If a landowner along Casper Mountain’s popular Bridle Trail ever closes his property to hikers, the Natrona County Parks director thinks there is an easy fix.
Others aren’t so sure.
The issue, which was discussed at the parks board January meeting, centers on the Davis Way bypass.
That part of the trail runs through land owned by Howard Christman, who has expressed concern about a small number of people littering and generally being a nuisance near his house.
Christman recently retired, and in August he told the Natrona County Commission that he was spending more time at home and wanted the problem hikers dealt with.
“Ninety-eight percent of the people are great; I don’t have any problems with anyone. It’s that 2 percent that are causing serious, serious, problems,” Christman said at the time.
“They get confrontational about it,” he said. “I ask them just to stay on the road and … they said, ‘Well, I didn’t see any no trespassing signs.’ I said, ‘Well, you passed seven on the way up here.’ I just want them to stay on the road.”
While he said that there is no imminent threat of closure, Parks Director Matt Buhler said that if the trail was forced to go around Christman’s land, that would not be a problem.
“There’s another trail that goes basically directly south of there,” Buhler said. “That would be where that reroute would be.”
In an interview Tuesday, Christman said he hasn’t threatened to close the trail, but is frustrated at the slow pace of action.
“I’ve been very patient about it.
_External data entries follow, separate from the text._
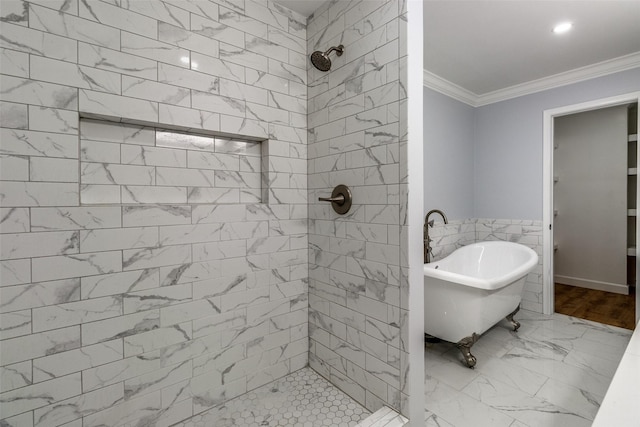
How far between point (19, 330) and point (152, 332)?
0.48 m

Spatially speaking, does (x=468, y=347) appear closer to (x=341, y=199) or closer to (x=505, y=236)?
(x=341, y=199)

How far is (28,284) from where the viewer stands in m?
1.15

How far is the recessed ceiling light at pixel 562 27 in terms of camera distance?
2.16m

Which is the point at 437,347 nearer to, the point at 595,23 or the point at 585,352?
the point at 585,352

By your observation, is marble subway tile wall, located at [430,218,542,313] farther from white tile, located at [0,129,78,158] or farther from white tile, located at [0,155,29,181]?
white tile, located at [0,155,29,181]

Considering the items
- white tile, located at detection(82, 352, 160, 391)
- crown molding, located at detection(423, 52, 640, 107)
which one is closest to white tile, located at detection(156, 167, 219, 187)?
white tile, located at detection(82, 352, 160, 391)

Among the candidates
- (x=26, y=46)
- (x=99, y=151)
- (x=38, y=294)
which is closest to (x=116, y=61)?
(x=26, y=46)

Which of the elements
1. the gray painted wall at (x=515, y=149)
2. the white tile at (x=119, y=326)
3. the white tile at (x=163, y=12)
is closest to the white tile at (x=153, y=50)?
the white tile at (x=163, y=12)

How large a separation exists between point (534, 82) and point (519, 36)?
116 cm

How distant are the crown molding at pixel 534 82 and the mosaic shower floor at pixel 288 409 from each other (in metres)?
2.99

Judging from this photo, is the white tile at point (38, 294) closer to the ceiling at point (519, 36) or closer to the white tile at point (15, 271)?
the white tile at point (15, 271)

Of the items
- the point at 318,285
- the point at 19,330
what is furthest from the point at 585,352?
the point at 19,330

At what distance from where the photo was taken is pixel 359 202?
165cm

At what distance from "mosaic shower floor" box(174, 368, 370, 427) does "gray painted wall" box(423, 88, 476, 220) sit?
2.10 m
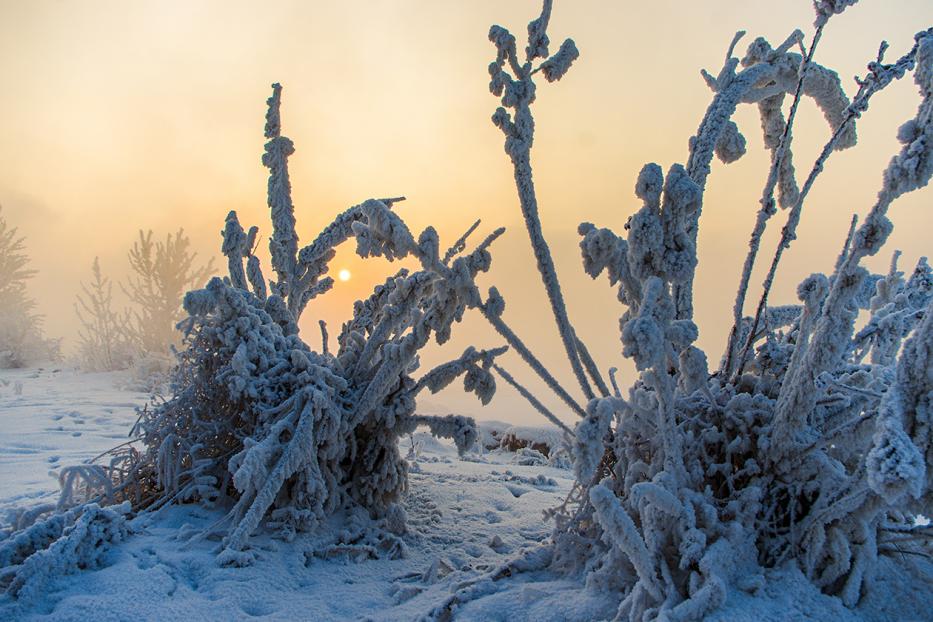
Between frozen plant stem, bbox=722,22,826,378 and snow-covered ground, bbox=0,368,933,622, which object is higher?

I haven’t made any threats or anything.”
Buhler said the parks board discussed options for fixing up a secondary trail at its meeting last month but that the talks were speculative. Until snow clears in the spring, Buhler said, it is impossible to know how much work will need to be done.
For his part, Christman said county representatives told him multiple times in 2016 that the path would be rerouted away from his property.
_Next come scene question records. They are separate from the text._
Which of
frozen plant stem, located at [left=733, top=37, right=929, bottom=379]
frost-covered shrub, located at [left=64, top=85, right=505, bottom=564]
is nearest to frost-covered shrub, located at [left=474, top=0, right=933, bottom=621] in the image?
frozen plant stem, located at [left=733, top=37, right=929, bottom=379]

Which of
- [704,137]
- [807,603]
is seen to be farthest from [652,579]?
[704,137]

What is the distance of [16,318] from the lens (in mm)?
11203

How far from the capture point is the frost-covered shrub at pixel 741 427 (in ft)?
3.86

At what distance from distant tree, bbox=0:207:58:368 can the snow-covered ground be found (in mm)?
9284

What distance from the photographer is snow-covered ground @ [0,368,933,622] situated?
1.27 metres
“They made all these promises,” he said, but added that he has yet to see any action.
Friends of the Bridle Trail founder Neil Benton said the reroute is a non-starter.
Benton said that the southern trail was a “goat path” with too steep a grade to accommodate many Bridle Trail users, including young children, the elderly and horseback riders.
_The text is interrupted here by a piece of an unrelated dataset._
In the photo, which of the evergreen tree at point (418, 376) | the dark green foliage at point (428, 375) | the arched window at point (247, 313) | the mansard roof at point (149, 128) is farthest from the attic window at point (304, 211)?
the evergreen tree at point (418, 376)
He said the alternative path had been built after a county assessment determined that a proper trail would cost hundreds of thousands of dollars.
“The whole side of the mountain there is sheer rock and you’d have to build walls and structures,” Benton said. “The engineers just said the cost would be astronomical.”
Benton was confident that a reroute would not be necessary.
He said his organization has worked with Christman and other landowners to improve signage along the trail and ensure that the 9 p.m. curfew is enforced.
Benton added that Christman might not have the right to close access to the Davis Way bypass even if he wanted to, due to what’s called an implied easement.
While landowners can explicitly grant easements — whereby people are allowed access to, or across, their land for specific purposes — that is not necessarily needed for third-party access.
There are several examples of where a property owner cannot block access to his or her land. For example, an easement can be “implied by necessity” if crossing private property is the only way to access a public road.
An easement can also exist where land has been used for a specific purpose for many years prior to an individual acquiring the property.
“There are some legal arguments that the trail belongs to the people of Wyoming, Natrona County and Casper,” Benton said.
But Buhler said the discussions among members of the parks board were only preemptive and there is no reason for users to expect immediate changes.
“It’s still kind of as-is for now,” Buhler said. “Nothing has been determined one way or another.”